This is a warning to inexperienced and experienced techs alike:
The De-facto standard is to have the primary side heatsink live in switching power supplies.
That is the primary side heatsink is referenced to the negative of the bulk filtering capacitor.
Therefore never ever touch the heatsink if the device is plugged in.
And even if it is unplugged let the capacitor discharge first!

Another really serious concern is that the power switch also by De-facto standard is single pole.
This means it only cuts power to the phase or neutral (not both) depending which way you have it plugged in if you have a Schuko plug or another non-polarized plug.
This means that when the device is switched off you will read 230VAC on the primary side heatsink to ground! (Or 115VAC if that is your mains voltage).

In the following picture I show a Fluke 113 measuring the voltage, I'm using this as it has a 3KΩ measurement impedance, so it presents a quite heavy load to the circuit being measured.
This is to allow you to understand that it is a real voltage we are speaking about and not a phantom floating voltage as you can sometimes see in house wiring.
Indeed it is large enough that I can't use the 30mA RCD you also see in the picture: because it will trip!
Then I also use a Fluke 225C Scopemeter to show the actual waveform.

Here is the voltage of the primary heatsink with relation to ground with the unit switched off on the single pole switch:
As you can see we are reading 237VAC (our line voltage)

And here is the voltage waveform of the primary heatsink with relation to ground with the unit switched on:
(As you can see the meters show a voltage of roughly 167VAC but this is a RMS approximation that is not so useful).

◆ ◆ ◆ ◆

STATED EXERCISE 1:
According to the heatsink warning, what measurement impedance does the Fluke 113 have?
STATED EXERCISE 2:
Reproduce the heatsink warning word for word from "And here is" to "not so useful).".
The data placed after this is separate material, unrelated to the heatsink warning.

INFORMATION SUPPLIED:

◆ ◆ ◆ ◆

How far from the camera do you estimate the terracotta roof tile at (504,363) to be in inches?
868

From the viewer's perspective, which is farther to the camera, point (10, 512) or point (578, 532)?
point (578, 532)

◆ ◆ ◆ ◆

COMPLETE OUTPUT 1:
3KΩ

COMPLETE OUTPUT 2:
And here is the voltage waveform of the primary heatsink with relation to ground with the unit switched on:
(As you can see the meters show a voltage of roughly 167VAC but this is a RMS approximation that is not so useful).